#### Exercise prompt
Leave out the pictures and repeat the data exactly.

------ Source data

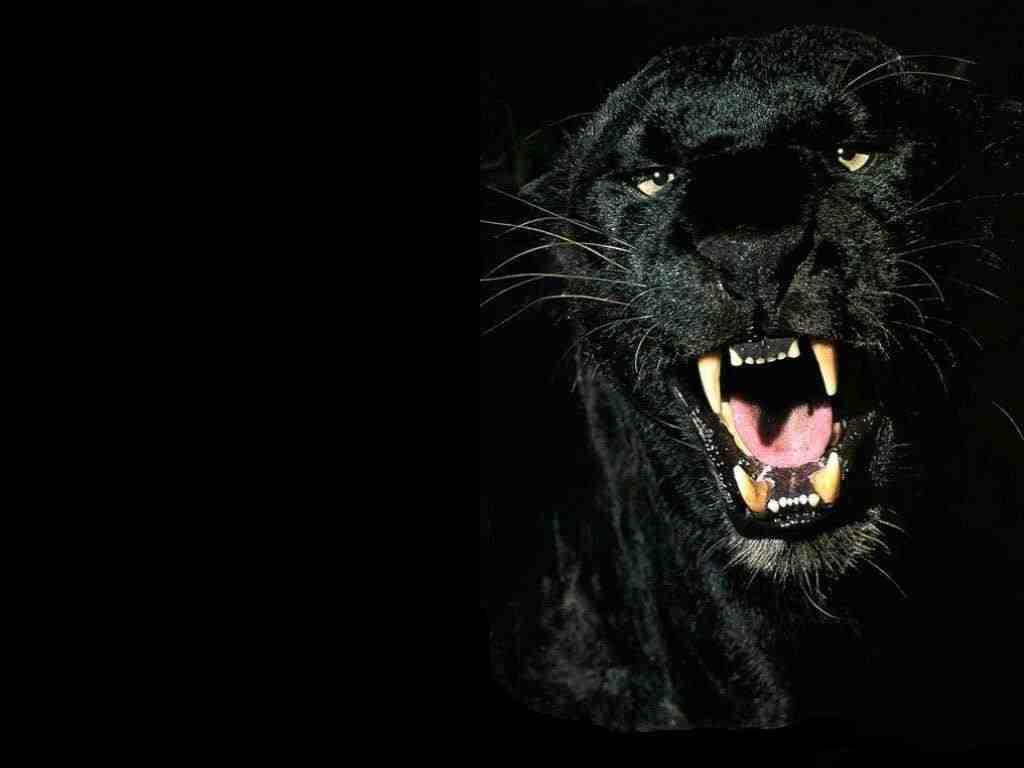 Animals Zoo Park Black Panther Wallpapers   Animals Hq Backgrounds 1024x768
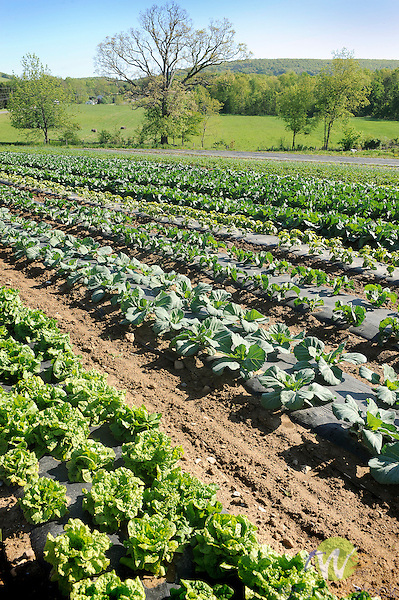 Field of vegetables. Nippenose Valley.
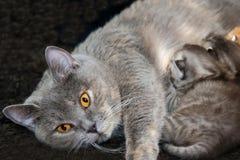 Gatitos recién nacidos de la alimentación del gato de la madre Fotos de archivo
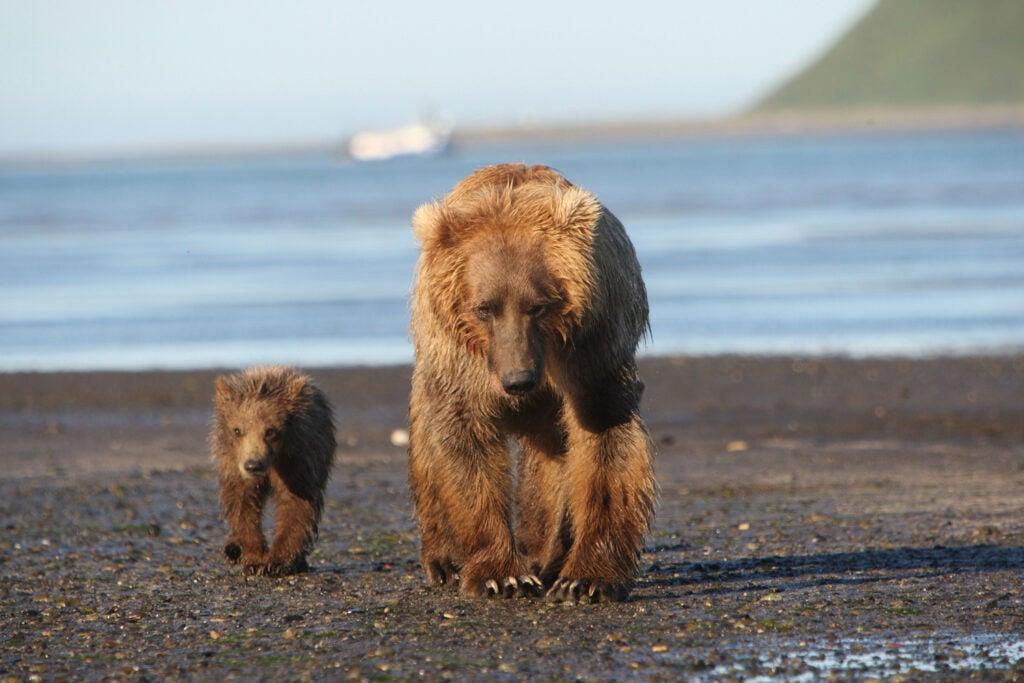 httpswww.fieldandstream.comsitesfieldandstream.comfilesimport2014importImage2011photo38356BARM_BearWars_Alaska_EXCL_023.jpg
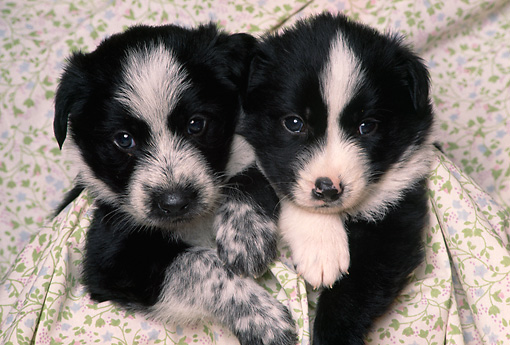 PUP 06 RK0057 03 © Kimball Stock Head Shot Of Two Border Collie Puppies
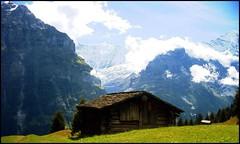 Almhütte, Grindelwald - Sommer 2005 (tor-falke) Tags: mountain schweiz switzerland europa europe suisse ngc berge grindelwald alpen alp alpin torfalke flickrtorfalke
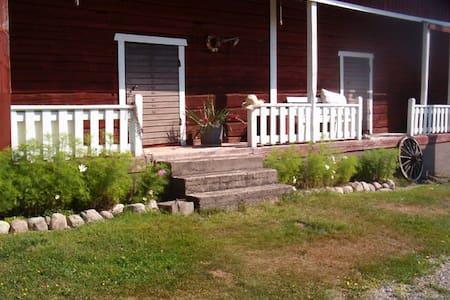 Historical granary ('aitta') in Häme countryside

------------

#### Response below
 Animals Zoo Park Black Panther Wallpapers   Animals Hq Backgrounds 1024x768
 Field of vegetables. Nippenose Valley.
 Gatitos recién nacidos de la alimentación del gato de la madre Fotos de archivo
 httpswww.fieldandstream.comsitesfieldandstream.comfilesimport2014importImage2011photo38356BARM_BearWars_Alaska_EXCL_023.jpg
 PUP 06 RK0057 03 © Kimball Stock Head Shot Of Two Border Collie Puppies
 Almhütte, Grindelwald - Sommer 2005 (tor-falke) Tags: mountain schweiz switzerland europa europe suisse ngc berge grindelwald alpen alp alpin torfalke flickrtorfalke
 Historical granary ('aitta') in Häme countryside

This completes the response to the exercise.